California utility regulators denied two of three power purchase agreements sought by San Diego Gas & Electric (SDG&E) on Thursday, sparking criticism from the company that the uncertainty over the future operation of the damaged San Onofre nuclear station should have been taken into account.
San Onofre has been shut for more than a year.
The California Public Utility Commission (PUC) approved one request from SDG&E, a unit of Sempra Energy, to enter a 25-year contract with the Escondido Energy Center, a 45-megawatt repowering project.
The PUC denied SDG&E's request to enter similar purchase power contracts with the Pio Pico Energy Center and Quail Brush Power, citing a mismatch between the 2014 starting dates for the contracts and the utility's lack of demonstrated need for additional power before 2018.
SDG&E said it was disappointed with the PUC decision. "Both were local peaking facility projects that resulted from a competitive solicitation process and are needed to provide local reliability," it said in a statement.
"Peaking" power plants can start up quickly to supply power during periods of high demand or to back-stop renewable power from solar and wind facilities.

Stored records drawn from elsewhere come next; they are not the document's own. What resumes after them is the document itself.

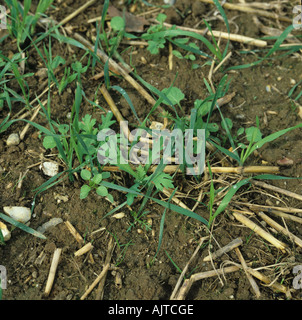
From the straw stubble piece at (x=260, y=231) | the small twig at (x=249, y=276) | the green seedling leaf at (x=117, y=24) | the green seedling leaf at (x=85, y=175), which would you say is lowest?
the small twig at (x=249, y=276)

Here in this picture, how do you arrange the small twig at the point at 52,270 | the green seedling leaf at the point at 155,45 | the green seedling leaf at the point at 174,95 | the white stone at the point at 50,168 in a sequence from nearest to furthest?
the small twig at the point at 52,270 → the white stone at the point at 50,168 → the green seedling leaf at the point at 174,95 → the green seedling leaf at the point at 155,45

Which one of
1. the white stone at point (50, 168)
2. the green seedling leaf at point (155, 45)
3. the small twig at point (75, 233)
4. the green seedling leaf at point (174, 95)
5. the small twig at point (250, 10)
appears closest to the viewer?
the small twig at point (75, 233)

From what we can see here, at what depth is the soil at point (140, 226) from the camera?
179 centimetres

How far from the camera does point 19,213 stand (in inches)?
74.2

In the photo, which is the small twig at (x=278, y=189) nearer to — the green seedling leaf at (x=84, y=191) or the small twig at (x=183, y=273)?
the small twig at (x=183, y=273)

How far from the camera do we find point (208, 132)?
2.11 meters

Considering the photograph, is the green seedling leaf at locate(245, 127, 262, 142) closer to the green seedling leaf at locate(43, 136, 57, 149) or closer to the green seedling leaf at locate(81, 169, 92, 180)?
the green seedling leaf at locate(81, 169, 92, 180)

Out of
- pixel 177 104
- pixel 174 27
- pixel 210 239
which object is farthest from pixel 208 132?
pixel 174 27

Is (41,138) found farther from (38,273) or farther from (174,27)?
(174,27)

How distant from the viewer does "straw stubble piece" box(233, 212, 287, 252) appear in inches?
74.3

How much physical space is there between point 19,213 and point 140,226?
1.91 ft

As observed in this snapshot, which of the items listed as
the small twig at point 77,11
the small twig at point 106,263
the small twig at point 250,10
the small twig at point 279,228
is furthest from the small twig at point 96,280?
the small twig at point 250,10

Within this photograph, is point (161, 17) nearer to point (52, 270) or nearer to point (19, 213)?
point (19, 213)

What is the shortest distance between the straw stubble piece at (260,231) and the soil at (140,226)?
2 cm
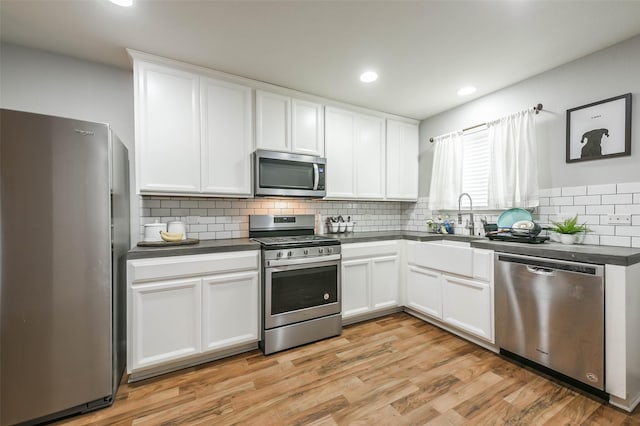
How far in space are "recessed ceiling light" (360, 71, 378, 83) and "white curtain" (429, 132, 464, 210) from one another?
1.35 metres

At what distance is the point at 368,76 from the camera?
254cm

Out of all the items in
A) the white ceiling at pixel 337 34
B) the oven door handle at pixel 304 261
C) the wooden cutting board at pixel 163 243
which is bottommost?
the oven door handle at pixel 304 261

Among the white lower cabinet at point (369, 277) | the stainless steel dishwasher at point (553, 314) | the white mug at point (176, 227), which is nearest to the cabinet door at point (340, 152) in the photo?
the white lower cabinet at point (369, 277)

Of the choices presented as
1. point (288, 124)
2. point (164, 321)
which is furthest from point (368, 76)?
point (164, 321)

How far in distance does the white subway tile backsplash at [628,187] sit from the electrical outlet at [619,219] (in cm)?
18

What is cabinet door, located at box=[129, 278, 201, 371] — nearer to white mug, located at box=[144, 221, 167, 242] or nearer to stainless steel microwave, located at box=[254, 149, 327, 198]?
white mug, located at box=[144, 221, 167, 242]

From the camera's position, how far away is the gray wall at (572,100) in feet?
6.59

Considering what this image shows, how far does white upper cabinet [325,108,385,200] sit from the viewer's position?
3.10 meters

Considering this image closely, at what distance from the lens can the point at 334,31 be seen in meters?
1.91

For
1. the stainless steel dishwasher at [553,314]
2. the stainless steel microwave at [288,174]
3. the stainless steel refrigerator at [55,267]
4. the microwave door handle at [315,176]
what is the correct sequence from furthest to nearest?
the microwave door handle at [315,176], the stainless steel microwave at [288,174], the stainless steel dishwasher at [553,314], the stainless steel refrigerator at [55,267]

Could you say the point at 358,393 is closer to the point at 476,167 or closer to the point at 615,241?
the point at 615,241

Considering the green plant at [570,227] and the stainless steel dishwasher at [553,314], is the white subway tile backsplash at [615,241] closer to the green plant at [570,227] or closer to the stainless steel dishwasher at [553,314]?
the green plant at [570,227]

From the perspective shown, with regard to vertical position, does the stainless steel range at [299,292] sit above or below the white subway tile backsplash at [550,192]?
below

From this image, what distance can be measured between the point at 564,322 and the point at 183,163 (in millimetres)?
3149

SDG&E said the commission recognized its need for local generation, but disagreed with the timing.
"The uncertainty surrounding the operation of the San Onofre Nuclear Generating facility suggests that an earlier start date of these facilities would provide added power supply insurance for the region," SDG&E said.
The utility said it identified a need for up to 450 Mw of peaking power in May 2011, eight months before the San Onofre nuclear units shut. The PUC has reduced that amount to about 350 MW with Thursday's action.

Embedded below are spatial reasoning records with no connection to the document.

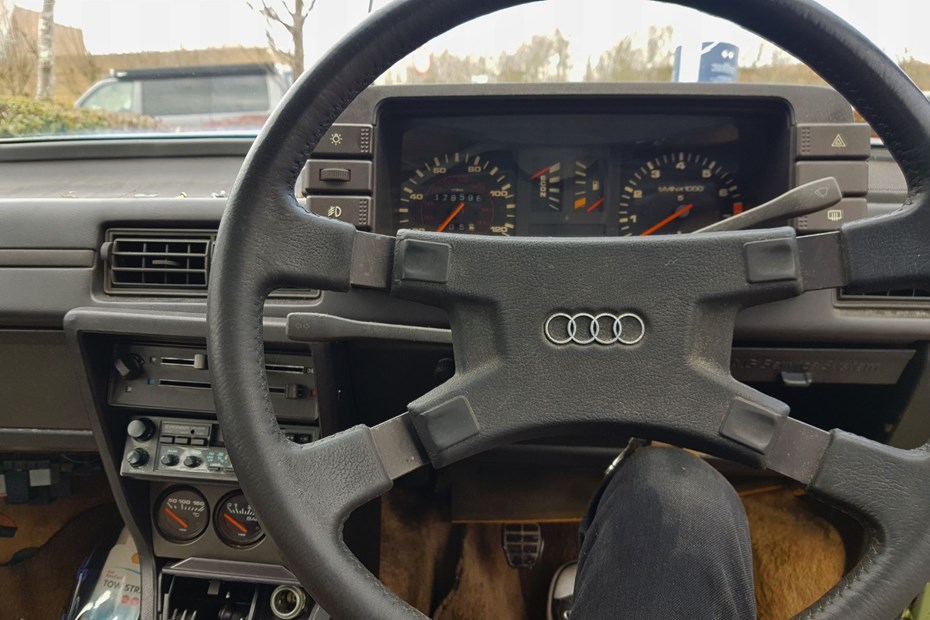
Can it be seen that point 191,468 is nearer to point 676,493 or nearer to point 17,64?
point 676,493

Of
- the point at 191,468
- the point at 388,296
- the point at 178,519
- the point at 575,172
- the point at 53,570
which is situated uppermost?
the point at 575,172

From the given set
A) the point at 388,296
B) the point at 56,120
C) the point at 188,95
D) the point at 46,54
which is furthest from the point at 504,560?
the point at 46,54

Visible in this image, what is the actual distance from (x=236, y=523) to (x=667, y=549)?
0.95 meters

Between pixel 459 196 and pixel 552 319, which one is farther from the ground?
pixel 459 196

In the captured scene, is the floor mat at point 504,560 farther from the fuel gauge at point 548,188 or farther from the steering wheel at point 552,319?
the steering wheel at point 552,319

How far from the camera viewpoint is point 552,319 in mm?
898

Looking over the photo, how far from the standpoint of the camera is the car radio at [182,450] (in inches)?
55.6

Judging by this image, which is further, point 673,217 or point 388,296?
point 673,217

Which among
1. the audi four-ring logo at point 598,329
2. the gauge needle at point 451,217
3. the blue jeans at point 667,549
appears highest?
the gauge needle at point 451,217

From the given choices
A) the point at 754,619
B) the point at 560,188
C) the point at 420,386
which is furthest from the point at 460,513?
the point at 754,619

"The evidence supporting the need for Pio Pico and Quail Brush is inconclusive, and SDG&E's customers should not be made to pay until it is conclusive," commissioner Mike Florio said.
On Wednesday, the California grid operator warned that the ongoing San Onofre outage will make it more difficult to avoid rolling outages this summer than last.

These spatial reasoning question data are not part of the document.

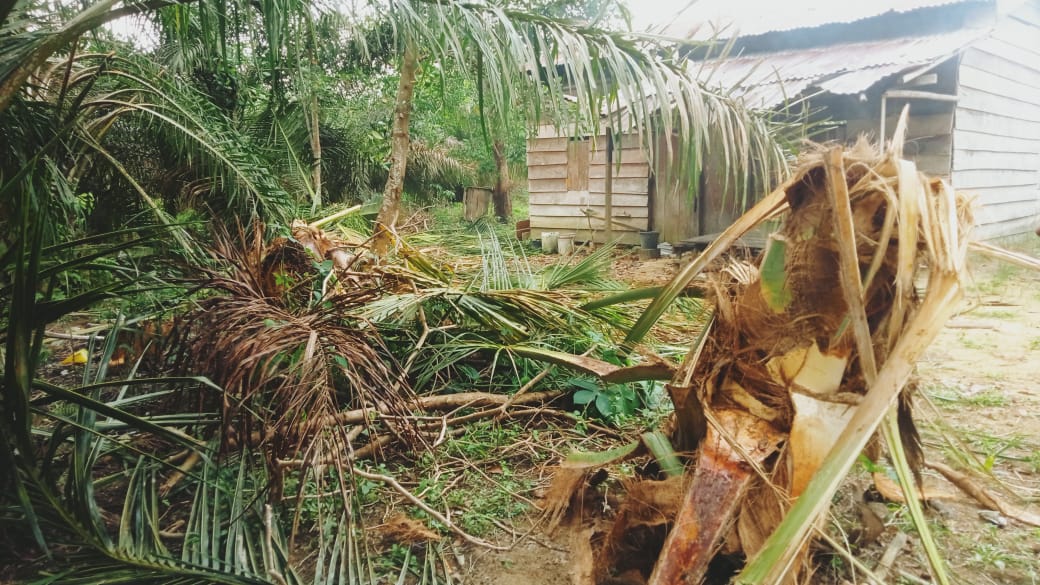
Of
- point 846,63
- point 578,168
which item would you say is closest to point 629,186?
point 578,168

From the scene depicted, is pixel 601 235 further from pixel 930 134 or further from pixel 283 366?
pixel 283 366

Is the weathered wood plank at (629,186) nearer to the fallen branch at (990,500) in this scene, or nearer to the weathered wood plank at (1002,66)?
the weathered wood plank at (1002,66)

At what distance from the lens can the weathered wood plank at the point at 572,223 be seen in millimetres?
8859

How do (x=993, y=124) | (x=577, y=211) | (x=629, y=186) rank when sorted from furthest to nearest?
(x=577, y=211), (x=629, y=186), (x=993, y=124)

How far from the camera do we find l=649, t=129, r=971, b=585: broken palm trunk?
959 millimetres

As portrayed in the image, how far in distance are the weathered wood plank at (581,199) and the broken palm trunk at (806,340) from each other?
25.1ft

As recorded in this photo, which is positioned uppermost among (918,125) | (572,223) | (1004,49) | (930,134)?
(1004,49)

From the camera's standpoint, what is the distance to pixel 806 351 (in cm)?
122

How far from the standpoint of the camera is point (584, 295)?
10.9 ft

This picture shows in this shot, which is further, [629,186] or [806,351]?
[629,186]

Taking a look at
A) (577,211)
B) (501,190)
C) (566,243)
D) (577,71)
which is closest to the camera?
(577,71)

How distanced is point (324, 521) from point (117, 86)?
2.50 m

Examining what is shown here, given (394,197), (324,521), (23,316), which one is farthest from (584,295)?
(394,197)

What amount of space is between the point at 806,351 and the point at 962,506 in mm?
1229
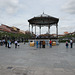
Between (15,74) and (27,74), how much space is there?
1.77ft

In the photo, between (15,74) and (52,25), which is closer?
(15,74)

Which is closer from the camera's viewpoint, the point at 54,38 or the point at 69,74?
the point at 69,74

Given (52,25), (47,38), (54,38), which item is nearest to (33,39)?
(47,38)

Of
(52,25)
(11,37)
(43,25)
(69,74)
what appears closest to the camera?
(69,74)

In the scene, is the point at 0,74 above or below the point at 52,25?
below

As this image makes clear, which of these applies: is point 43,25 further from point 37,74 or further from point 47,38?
point 37,74

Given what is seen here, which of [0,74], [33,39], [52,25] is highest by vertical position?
[52,25]

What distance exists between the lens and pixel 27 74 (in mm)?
4262

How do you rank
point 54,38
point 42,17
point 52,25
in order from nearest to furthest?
point 42,17
point 54,38
point 52,25

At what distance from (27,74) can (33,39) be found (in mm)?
19530

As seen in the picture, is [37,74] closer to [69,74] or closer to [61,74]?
[61,74]

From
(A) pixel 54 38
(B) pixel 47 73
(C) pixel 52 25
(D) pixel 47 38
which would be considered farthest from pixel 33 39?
(B) pixel 47 73

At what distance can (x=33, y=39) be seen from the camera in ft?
77.9

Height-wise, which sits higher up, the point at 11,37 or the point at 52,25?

Grid officials said they will need to rely heavily on voluntary conservation by electric customers in south Orange County and San Diego to keep the lights on.
The San Diego area has limited local generation and relies on imports of electricity from outside the state, officials have said.
The utility said its effort to meet California's 33 percent renewable mandate by 2020 requires back-up generation to operate when solar and wind resources are not available.
SDG&E said just over 20 percent of its retail sales came from renewable resources in 2012, up from 11.9 percent the previous year.
The PUC directed SDG&E to issue new solicitations for an additional 298 MW, submit a revised request with a 2018 timeline or demonstrate a need for the contracts that were denied.
The PUC said it approved the Escondido contract due to the project's relative low cost, small size and the environmental benefit.